_Task statement_: Copy the data from the line with "As shown in" to the line with "point (334, 40) <", both lines included, without changing anything.

— start —

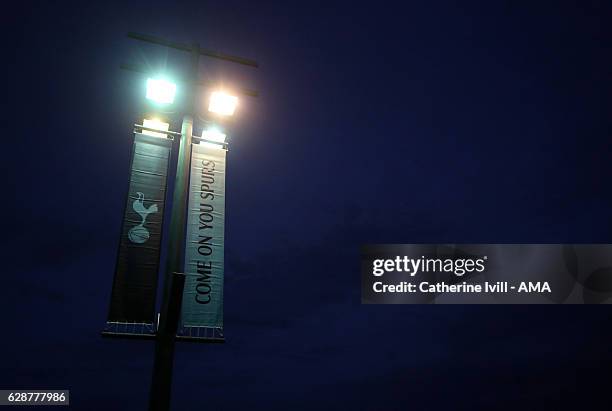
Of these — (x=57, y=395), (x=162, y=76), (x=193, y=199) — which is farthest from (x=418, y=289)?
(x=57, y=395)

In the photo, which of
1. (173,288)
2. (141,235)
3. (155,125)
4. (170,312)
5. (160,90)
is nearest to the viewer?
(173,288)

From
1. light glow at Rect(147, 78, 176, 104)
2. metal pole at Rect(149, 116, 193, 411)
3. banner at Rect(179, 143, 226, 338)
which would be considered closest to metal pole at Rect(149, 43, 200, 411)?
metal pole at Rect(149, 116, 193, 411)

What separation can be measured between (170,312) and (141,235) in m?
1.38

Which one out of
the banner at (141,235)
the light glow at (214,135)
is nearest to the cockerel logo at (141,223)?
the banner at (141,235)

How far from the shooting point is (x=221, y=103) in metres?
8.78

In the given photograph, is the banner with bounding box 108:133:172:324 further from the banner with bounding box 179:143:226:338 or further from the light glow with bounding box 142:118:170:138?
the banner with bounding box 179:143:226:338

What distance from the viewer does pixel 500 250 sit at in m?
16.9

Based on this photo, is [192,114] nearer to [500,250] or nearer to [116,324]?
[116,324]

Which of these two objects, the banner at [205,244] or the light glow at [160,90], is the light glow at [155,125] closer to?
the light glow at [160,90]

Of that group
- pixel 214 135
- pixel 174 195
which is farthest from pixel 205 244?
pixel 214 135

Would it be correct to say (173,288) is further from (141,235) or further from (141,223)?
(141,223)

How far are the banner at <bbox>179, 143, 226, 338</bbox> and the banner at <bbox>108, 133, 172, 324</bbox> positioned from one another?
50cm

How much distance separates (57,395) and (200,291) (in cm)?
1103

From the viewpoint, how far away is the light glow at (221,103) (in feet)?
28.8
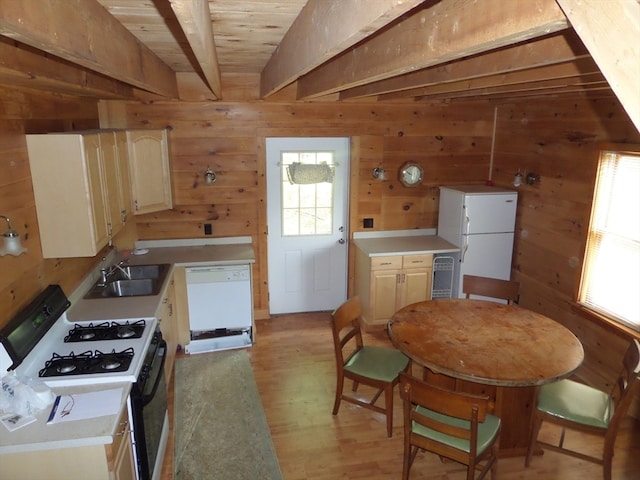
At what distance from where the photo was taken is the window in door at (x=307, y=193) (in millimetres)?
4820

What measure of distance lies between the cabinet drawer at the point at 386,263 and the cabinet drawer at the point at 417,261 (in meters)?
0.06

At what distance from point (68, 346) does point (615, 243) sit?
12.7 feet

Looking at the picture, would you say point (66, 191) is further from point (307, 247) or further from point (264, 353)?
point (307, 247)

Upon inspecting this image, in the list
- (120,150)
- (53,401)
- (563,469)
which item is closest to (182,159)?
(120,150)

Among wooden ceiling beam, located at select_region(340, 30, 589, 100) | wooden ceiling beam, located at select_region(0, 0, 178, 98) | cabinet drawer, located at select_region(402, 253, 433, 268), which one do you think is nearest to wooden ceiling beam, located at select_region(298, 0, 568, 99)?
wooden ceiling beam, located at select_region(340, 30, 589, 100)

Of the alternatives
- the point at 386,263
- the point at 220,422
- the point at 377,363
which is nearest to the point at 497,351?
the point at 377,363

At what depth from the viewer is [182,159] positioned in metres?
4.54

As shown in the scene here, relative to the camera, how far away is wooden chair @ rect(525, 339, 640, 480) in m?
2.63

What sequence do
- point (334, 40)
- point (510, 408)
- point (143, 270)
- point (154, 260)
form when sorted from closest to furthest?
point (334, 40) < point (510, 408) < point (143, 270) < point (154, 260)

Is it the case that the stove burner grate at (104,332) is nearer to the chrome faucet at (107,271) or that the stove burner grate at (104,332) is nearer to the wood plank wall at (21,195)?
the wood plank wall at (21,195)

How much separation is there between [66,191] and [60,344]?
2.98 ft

— end —

_Task response_:
As shown in the scene here, relative to the camera, how far away is wooden chair @ rect(525, 339, 640, 480) in m?
2.63

What sequence do
- point (334, 40)
- point (510, 408)
- point (143, 270)
- point (154, 260)
form when sorted from closest to furthest?
point (334, 40) < point (510, 408) < point (143, 270) < point (154, 260)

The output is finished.